The German-owned discount grocer, said its British sales rose 1.5% to £7.8bn in the year to the end of February but pretax profits surged 319% to £41.1m as the group trimmed costs as measures to control the Covid-19 virus eased.
The company, which now operates 935 stores across England, Scotland and Wales and employs more than 28,000 people, said the profit increase had come despite a £50m rise in pay for hourly-paid staff and £653m spent on 50 new stores and other assets including distribution centres in Luton, Bedfordshire, and Belvedere in south-east London.
Ryan McDonnell, the chief executive, Lidl GB, said the company was now serving 770,000 more customers a week than last year: “As the cost of living crisis deepens, we are more focused than ever on supporting our colleagues, our customers and the communities we serve … As a discount supermarket we are in the best possible position to support people through these challenging times, and it’s our absolute priority that we continue to do so.”
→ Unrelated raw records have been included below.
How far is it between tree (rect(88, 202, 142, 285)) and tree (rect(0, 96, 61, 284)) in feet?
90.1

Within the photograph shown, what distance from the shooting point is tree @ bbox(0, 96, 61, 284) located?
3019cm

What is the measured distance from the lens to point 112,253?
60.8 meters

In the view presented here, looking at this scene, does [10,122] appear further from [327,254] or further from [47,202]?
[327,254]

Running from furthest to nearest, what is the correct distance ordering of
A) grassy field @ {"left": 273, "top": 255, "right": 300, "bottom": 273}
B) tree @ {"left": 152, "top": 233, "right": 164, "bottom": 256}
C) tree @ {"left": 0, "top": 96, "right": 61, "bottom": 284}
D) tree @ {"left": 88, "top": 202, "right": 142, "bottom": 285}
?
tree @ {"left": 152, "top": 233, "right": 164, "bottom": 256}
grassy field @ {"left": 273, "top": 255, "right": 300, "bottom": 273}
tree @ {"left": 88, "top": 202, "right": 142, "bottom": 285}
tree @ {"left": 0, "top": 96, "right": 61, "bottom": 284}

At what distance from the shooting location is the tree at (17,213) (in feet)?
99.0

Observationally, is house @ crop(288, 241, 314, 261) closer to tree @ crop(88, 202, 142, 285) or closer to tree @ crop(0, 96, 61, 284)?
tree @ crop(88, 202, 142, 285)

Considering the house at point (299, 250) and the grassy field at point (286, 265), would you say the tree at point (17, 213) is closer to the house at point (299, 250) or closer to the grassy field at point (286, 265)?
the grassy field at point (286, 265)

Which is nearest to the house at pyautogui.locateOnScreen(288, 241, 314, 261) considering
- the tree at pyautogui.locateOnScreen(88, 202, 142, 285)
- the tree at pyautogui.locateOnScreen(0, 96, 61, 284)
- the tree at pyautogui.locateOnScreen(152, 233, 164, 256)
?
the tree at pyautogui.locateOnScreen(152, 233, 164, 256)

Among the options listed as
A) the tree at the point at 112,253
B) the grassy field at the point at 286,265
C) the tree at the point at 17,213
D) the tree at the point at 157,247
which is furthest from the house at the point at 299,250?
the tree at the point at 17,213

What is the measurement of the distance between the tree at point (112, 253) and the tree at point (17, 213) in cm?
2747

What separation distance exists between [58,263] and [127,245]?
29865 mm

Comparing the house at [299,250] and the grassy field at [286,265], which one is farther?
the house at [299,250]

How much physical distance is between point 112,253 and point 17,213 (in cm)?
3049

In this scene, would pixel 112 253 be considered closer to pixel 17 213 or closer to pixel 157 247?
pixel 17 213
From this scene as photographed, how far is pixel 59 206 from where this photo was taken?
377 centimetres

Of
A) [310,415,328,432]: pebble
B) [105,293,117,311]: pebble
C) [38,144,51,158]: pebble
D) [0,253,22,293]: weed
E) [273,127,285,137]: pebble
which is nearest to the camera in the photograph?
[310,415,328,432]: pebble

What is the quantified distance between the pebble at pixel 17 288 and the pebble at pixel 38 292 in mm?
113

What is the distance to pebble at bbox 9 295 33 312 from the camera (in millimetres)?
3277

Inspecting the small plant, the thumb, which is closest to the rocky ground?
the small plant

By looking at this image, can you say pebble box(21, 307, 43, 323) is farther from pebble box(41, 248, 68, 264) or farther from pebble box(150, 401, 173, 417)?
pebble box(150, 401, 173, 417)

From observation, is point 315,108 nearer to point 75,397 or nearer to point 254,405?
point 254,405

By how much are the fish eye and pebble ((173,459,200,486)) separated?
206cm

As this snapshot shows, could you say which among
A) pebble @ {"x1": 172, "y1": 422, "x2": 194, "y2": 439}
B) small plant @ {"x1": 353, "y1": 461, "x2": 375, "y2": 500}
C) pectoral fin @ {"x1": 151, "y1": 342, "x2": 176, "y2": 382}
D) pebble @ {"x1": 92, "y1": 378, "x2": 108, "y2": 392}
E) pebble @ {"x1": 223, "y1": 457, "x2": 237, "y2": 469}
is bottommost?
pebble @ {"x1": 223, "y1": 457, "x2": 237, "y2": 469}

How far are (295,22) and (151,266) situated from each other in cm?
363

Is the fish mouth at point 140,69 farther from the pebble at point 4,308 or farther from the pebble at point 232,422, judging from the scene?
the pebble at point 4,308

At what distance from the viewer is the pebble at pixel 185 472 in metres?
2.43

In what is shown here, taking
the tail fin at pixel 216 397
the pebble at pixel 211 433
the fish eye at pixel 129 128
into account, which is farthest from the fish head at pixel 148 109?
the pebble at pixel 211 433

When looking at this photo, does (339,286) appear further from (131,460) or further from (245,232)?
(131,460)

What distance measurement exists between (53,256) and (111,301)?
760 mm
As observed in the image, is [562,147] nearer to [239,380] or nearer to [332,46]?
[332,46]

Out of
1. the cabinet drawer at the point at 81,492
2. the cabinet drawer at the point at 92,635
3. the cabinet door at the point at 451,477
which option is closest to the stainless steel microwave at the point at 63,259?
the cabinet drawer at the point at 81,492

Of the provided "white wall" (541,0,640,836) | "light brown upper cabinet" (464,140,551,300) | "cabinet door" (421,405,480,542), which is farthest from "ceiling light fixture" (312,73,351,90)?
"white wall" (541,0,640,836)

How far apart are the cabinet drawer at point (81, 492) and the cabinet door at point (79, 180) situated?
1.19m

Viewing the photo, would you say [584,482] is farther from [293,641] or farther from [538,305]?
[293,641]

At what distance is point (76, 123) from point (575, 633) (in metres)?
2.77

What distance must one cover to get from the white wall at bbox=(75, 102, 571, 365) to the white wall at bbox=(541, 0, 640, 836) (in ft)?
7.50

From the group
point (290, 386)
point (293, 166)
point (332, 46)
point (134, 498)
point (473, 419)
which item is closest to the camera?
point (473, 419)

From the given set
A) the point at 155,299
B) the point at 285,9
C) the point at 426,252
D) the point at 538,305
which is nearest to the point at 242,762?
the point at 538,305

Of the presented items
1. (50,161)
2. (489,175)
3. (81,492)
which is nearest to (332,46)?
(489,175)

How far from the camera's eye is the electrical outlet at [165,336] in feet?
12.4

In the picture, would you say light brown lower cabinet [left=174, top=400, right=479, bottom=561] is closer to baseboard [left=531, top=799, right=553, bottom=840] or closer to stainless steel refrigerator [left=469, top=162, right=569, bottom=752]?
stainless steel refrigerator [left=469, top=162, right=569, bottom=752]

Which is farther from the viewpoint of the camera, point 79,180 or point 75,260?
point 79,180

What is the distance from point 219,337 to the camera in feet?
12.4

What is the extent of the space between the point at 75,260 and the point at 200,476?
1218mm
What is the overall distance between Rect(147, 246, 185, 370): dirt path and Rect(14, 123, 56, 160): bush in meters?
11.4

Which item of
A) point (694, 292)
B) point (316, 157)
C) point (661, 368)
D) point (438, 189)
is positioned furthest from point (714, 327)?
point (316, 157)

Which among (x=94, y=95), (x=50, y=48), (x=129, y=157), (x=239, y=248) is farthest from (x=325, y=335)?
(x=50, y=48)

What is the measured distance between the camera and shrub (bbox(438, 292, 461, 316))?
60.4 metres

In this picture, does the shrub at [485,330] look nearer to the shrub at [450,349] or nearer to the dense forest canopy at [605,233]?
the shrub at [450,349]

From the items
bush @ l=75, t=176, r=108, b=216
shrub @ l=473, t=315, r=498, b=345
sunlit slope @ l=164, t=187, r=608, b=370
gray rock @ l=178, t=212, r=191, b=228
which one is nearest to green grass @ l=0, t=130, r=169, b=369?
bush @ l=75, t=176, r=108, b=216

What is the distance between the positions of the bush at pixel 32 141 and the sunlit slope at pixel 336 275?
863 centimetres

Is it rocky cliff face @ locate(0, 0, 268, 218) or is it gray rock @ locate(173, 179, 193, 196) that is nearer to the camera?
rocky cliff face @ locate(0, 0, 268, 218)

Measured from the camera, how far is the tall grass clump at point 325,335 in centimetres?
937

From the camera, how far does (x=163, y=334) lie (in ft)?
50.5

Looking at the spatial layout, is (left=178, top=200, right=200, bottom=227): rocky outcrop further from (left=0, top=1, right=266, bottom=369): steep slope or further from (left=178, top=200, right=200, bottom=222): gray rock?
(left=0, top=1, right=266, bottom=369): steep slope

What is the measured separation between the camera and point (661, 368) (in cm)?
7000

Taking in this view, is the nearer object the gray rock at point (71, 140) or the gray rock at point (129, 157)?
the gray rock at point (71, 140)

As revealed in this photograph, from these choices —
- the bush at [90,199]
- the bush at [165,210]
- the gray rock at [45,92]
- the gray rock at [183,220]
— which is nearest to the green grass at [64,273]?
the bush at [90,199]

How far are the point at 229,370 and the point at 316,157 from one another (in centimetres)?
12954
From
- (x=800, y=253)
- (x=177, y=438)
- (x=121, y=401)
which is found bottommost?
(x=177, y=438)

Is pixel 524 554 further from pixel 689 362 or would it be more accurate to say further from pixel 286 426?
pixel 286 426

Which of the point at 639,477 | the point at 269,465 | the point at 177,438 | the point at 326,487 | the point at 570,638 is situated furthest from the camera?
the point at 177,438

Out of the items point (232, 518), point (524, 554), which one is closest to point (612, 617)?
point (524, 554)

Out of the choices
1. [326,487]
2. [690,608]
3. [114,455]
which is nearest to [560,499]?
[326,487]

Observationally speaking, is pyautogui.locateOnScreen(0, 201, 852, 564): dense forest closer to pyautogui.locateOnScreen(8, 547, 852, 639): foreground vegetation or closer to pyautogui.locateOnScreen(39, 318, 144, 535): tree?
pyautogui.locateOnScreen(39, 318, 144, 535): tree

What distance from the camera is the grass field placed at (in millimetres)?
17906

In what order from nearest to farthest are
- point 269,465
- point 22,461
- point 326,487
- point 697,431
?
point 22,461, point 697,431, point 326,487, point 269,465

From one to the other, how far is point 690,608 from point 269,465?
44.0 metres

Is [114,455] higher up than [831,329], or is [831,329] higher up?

He said shoppers were are already stocking up on mainstay Christmas items with sales of party food up 21% and Panettone up 8% on last year. The company said it had also sold a higher proportion of British meat, poultry, eggs and pork than other supermarkets.
Lidl’s surge in sales and profits comes as British shoppers increasingly head to discount supermarkets in an attempt to keep food bills down as grocery price inflation reaches its highest level in a decade.
During the past year, Lidl has overtaken the Co-op to become the UK’s sixth-largest supermarket chain while rival discounter Aldi leapfrogged Morrisons to take fourth place. Both are seeing sales rise by more than 20%, according to the latest data from market analysts Kantar, much faster than traditional supermarkets.